I'm doing a lot of work at the moment with greedy algorithms - they don't care about indexing etc, they only work on groups/sets. But I'm finding that 85% of my execution time is spent trying to pick an item out of a HashSet.
According to MSDN docs:
The HashSet class provides high-performance set operations. A set is a collection that contains no duplicate elements, and whose elements are in no particular order.
...and that appears to be true for everything EXCEPT "fetching a value".
I've tried:
- ElementAt(0) - extremely slow, allegedly because HashSet goes and generates an adhoc ordering, sorts everything, then returns whatever was first
- First - extremely slow (presumably it's doing the same thing)
What I expected:
- AnyItem() - returns an item from the HashSet, with no guarantees. Could be first, could be last, could be random (but don't count on that).
...but I can't seem to figure out a way of doing that.
EDIT2: slightly more detailed source code, to make it clear why some trivial workarounds for this missing feature in HashSet don't help, and hopefully to show better why HashSet is the right class in all other ways:
HashSet<MyClass> candidates;
HashSet<MyClass> unvisited;
... // fill unvisited with typically: 100,000 to 10 million items
... // fill candidates with at least 1 item, potentially 100,000's of items
while( candidates.Count > 0 && unvisited.Count > 0 )
{
var anyItem = candidates.First();
while( ! CanProcess( anyItem ) ) // CanProcess probable checks some set intersections
{
candidates.Remove( anyItem );
if( candidates.Count > 0 )
anyItem = candidates.First();
else
{
anyItem = null;
break;
}
}
if( anyItem == null ) // we've run out of candidates
break;
// For the algorithm: "processing" anyItem has a side-effect of
// transferring 0 or more items from "unvisited" into "candidates"

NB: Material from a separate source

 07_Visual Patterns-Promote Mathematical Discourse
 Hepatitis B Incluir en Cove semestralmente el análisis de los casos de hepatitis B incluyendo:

var extraCandidates = Process( anyItem, unvisited );
// ... Process probably does some set intersections
... // add all the extraCandidates to candidates
... // remove all the extraCandidates from unvisited
candidates.Remove( anyItem );
}
i.e.: Typical greedy algorithm that has several sets: one set of "starting points for next iteration", and one or more sets (here I've only shown one) of "data that hasn't been processed yet, and is somehow connected to / reachable from the starting points".
...everything there is fast, the only thing that's slow is the "First" call - and I have no reason to take the first, I could take any, but I need to take something!